> [Texte source]:
# # #

Le Coran lu par un mythologue – Juin 2025

Dr. Charlie Marquette – traduction Jabbar Yasin Husin

Le Coran lu par un mythologue – Juin 2025

Dr. Charlie Marquette – traduction Jabbar Yasin Husin

Il est toujours délicat d’apporter une critique à un texte sacré, et en particulier au Coran, sans passer pour un blasphémateur. C’est une posture scientifique souvent mal perçue par les non[1]spécialistes, notamment parce qu’elle vient bouleverser des certitudes et questionner des fondamentaux. L’intention qui est la nôtre ici n’est évidemment ni de commettre un sacrilège ni de blesser qui que ce soit du monde musulman. Toutefois, l’islam semble avoir besoin, de notre point de vue, d’un souffle qui lui fasse prendre conscience de la modernité dans laquelle il vit et de l’importance de renouveler sa lecture du texte qui est le sien.

Un certain nombre d’érudits musulmans ont déjà entrepris ce type de démarche, parmi lesquels Mohmmed Iqbal, Fazlu Rahman, Mohammed Talbi, Abdelmajid Charfi, etc. La démarche qui est la nôtre ici n’est pas exactement la même. D’abord, elle n’a pas prétention à constituer une Réforme globale de la religion. Ensuite, elle n’utilise pas les mêmes outils intellectuels. Notre prisme de lecture du texte coranique est celui de la mythologie.

Le philosophe et théologien luthérien Robert Bultman avait déjà entamé un travail analogue avec le Nouveau Testament. Son propos était de déconstruire le discours religieux en « démythologiseant » les Écritures. Il estimait que celles-ci avaient été façonnées avec des images qui appartenaient à un autre temps et qu’il fallait s’en départir, mais sans abandonner le fond du message chrétien. Déconstruire ne signifiait donc pas pour lui détruire la religion. Il s’agissait plutôt de resituer le kérygme dans le temps présent de l’herméneutique avec une démarche active, qu’il qualifiait alors d’existentiale.

Notre prisme de lecture du texte coranique s’en rapproche, tout en ayant sa singularité. Il est convenu que l’imaginaire de Jésus ou celui de Muhammad n’est plus le nôtre aujourd’hui. La modernité a profondément transformé notre perception et notre représentation du monde. Tout le monde sait par exemple que lorsque les Écritures parlent de sept cieux et sept terres, il s’agit d’un discours symbolique. Dans la réalité, cette hiérarchie des mondes n’existe pas. C’est une cosmogonie qui appartient à l’Antiquité et n’est plus d’actualité.

De même, l’on sait que la thèse monogénétique selon laquelle l’humanité actuelle descendrait d’un couple de progéniteurs ne tient plus. Les origines de l’homme sont beaucoup plus complexes et plus anciennes que ce que la Genèse veut bien nous expliquer. Admettre cette vérité scientifique a des conséquences sur la façon dont on lit l’histoire sainte. La figure d’Adam n’a rien d’historique selon ce paradigme. C’est un fait que les exégètes chrétiens admettent désormais raisonnablement – à quelques exceptions près chez certains littéralistes évangélistes. Le récit adamique appartient donc au registre du symbolique et doit définitivement être entendue comme telle.

# # #

Courts fragments de textes tirés de sites web:
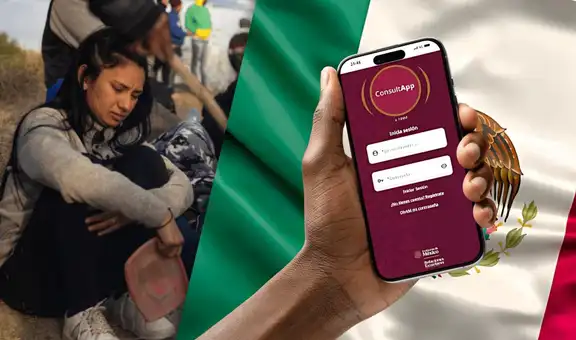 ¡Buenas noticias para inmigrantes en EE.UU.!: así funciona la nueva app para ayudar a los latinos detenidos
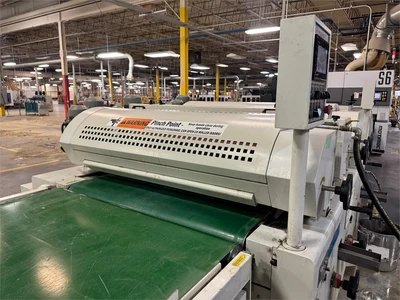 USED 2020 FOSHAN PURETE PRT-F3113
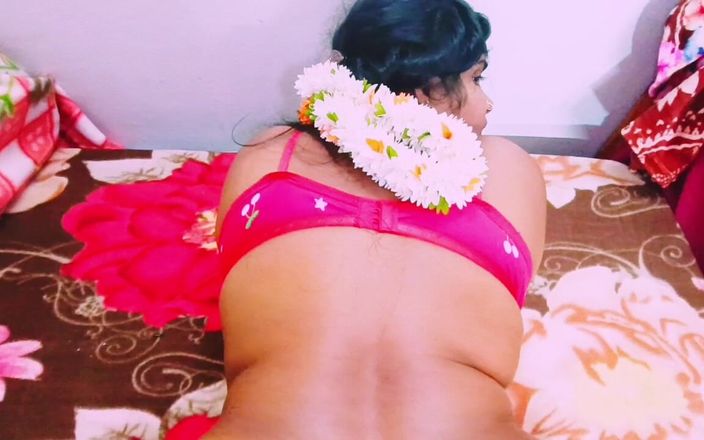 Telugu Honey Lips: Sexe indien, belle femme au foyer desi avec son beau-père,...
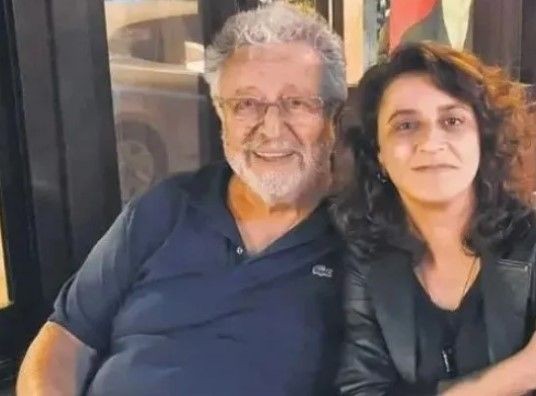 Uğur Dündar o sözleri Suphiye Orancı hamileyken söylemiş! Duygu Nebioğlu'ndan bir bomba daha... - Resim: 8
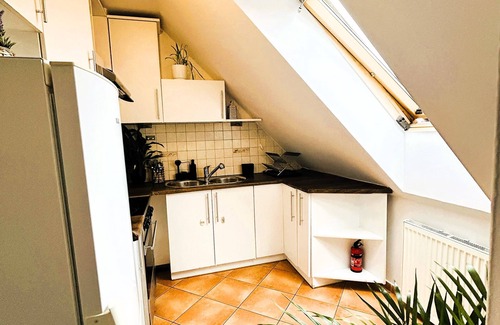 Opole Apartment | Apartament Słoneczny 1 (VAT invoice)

# # #

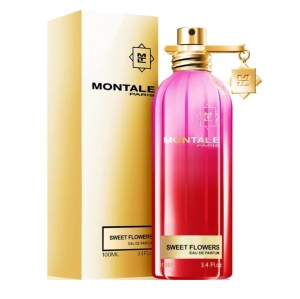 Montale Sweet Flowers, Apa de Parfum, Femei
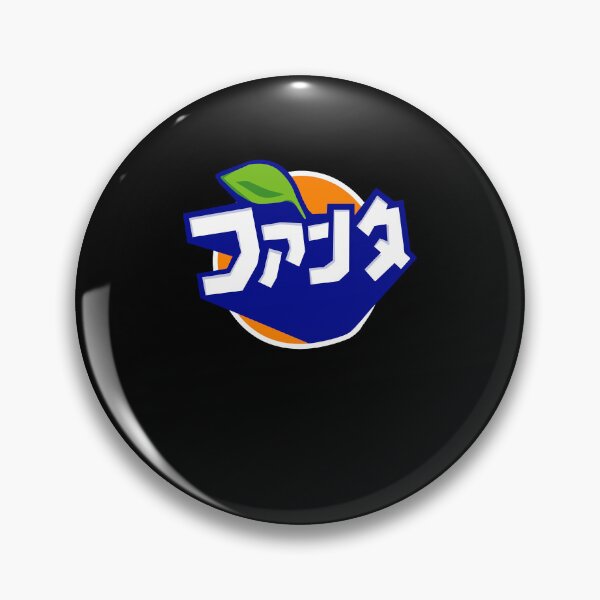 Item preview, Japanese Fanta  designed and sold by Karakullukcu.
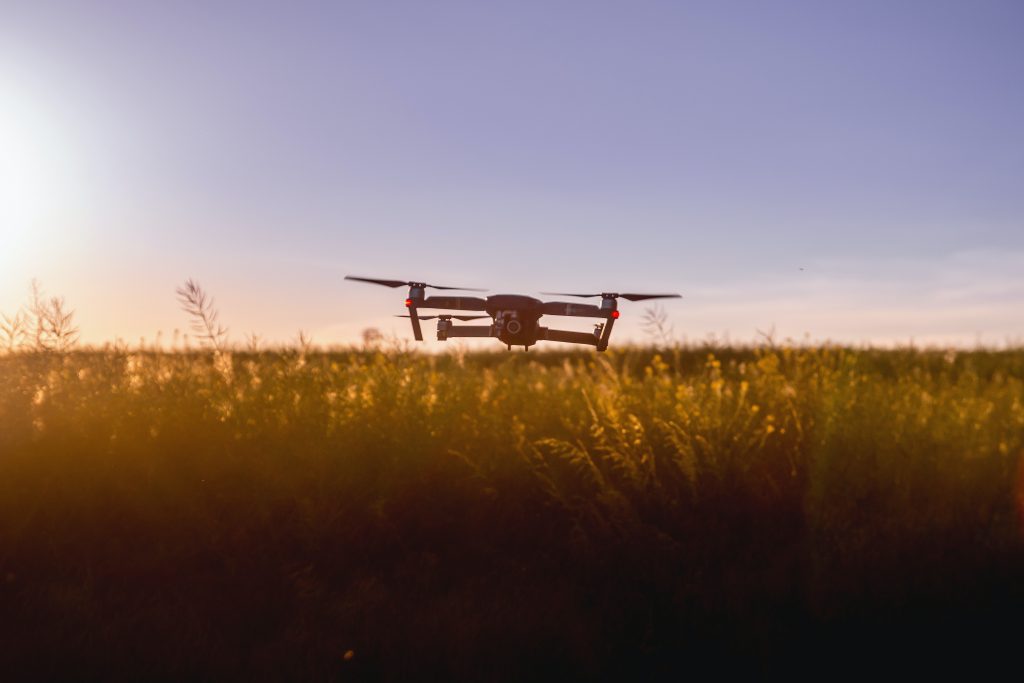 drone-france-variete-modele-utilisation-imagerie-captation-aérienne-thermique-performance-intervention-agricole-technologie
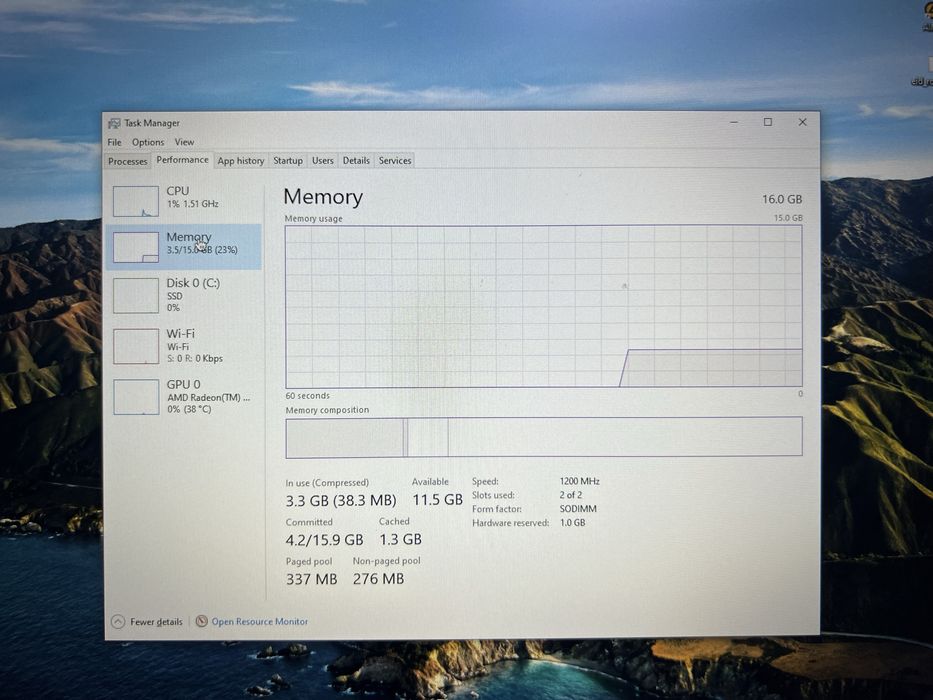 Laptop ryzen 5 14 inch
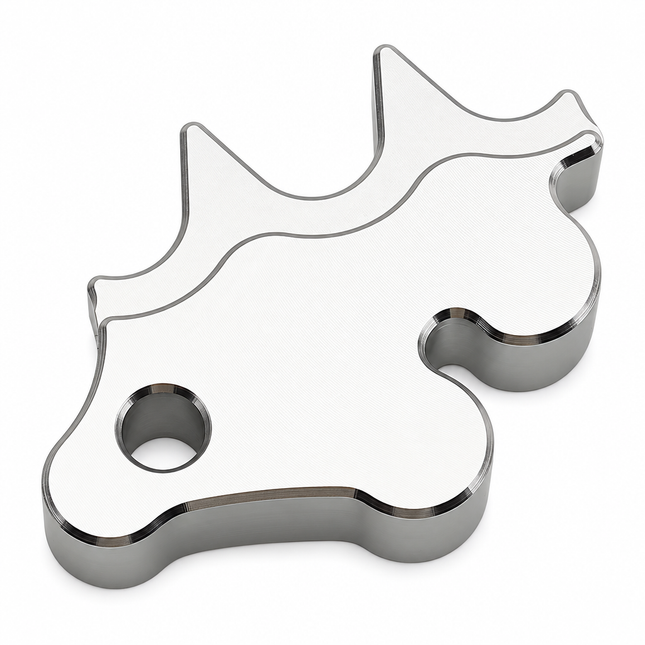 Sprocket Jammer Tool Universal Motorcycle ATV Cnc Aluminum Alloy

# # #

> [Consignes]:
1. Relevez tous les textes sacrés désignés par leur titre dans l'essai sur le Coran.
2. Recopiez le passage de l'essai sur le Coran qui va de « Le philosophe et » à « qualifiait alors d’existentiale. ».
Les données ne servent pas à cet exercice.

> [Corrigé]:
1. le Coran, le Nouveau Testament, la Genèse

2.
Le philosophe et théologien luthérien Robert Bultman avait déjà entamé un travail analogue avec le Nouveau Testament. Son propos était de déconstruire le discours religieux en « démythologiseant » les Écritures. Il estimait que celles-ci avaient été façonnées avec des images qui appartenaient à un autre temps et qu’il fallait s’en départir, mais sans abandonner le fond du message chrétien. Déconstruire ne signifiait donc pas pour lui détruire la religion. Il s’agissait plutôt de resituer le kérygme dans le temps présent de l’herméneutique avec une démarche active, qu’il qualifiait alors d’existentiale.